• Work item:
Please restate word for word the lines of the entries below from the one with "Эти и другие" to the one with "аммониогенеза в почках)", inclusive, and leave out every picture.

[Opening Source data section]

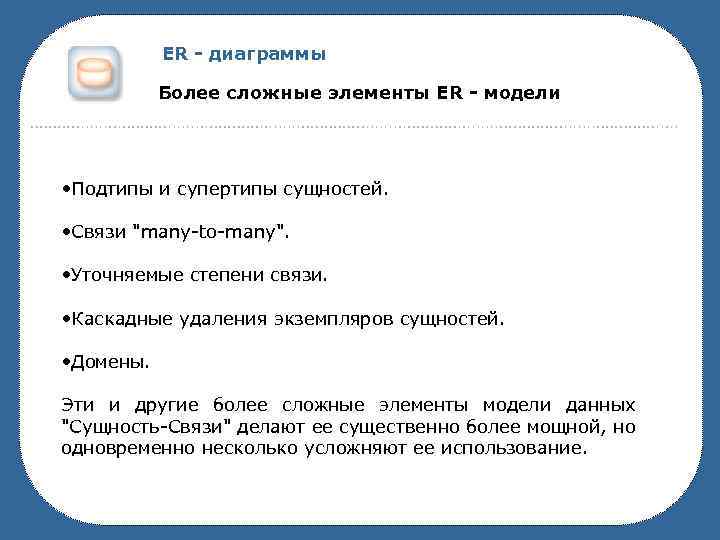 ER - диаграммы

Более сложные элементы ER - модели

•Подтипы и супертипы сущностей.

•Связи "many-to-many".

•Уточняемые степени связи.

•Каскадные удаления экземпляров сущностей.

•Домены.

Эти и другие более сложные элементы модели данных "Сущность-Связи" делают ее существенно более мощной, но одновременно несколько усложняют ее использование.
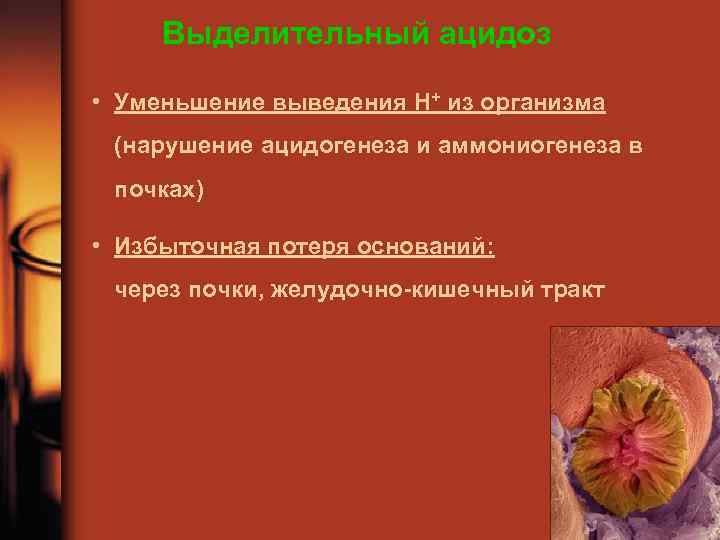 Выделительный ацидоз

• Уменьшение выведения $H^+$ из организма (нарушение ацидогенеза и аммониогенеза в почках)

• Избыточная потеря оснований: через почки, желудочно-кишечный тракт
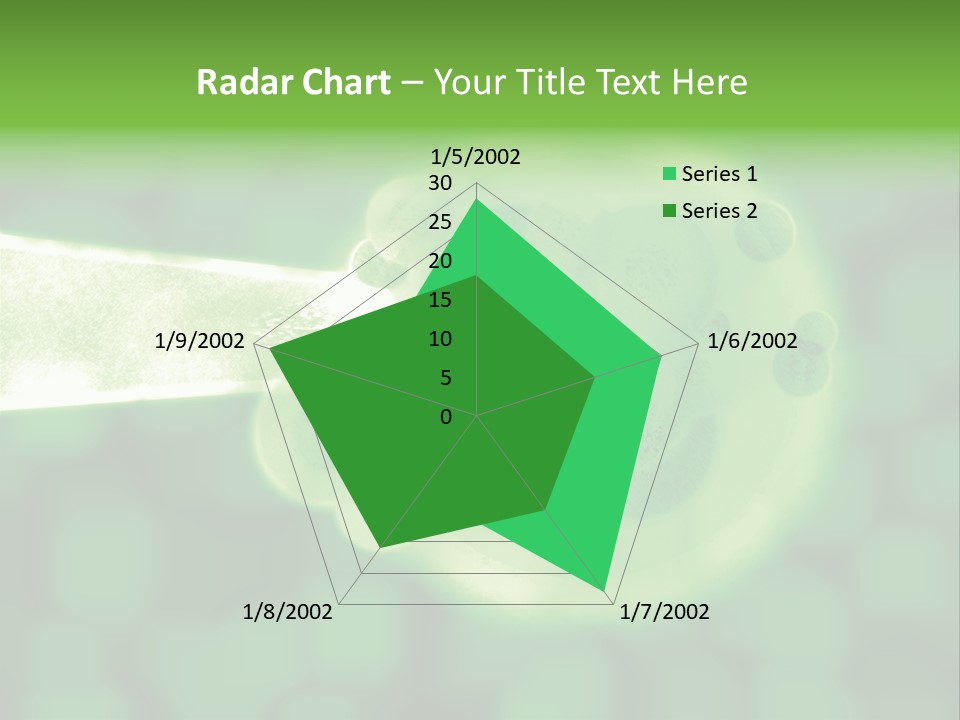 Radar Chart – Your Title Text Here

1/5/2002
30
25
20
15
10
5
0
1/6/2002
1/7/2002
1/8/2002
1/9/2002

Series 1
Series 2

[Closing Source data section]

• Task output:
Эти и другие более сложные элементы модели данных "Сущность-Связи" делают ее существенно более мощной, но одновременно несколько усложняют ее использование.
 Выделительный ацидоз

• Уменьшение выведения $H^+$ из организма (нарушение ацидогенеза и аммониогенеза в почках)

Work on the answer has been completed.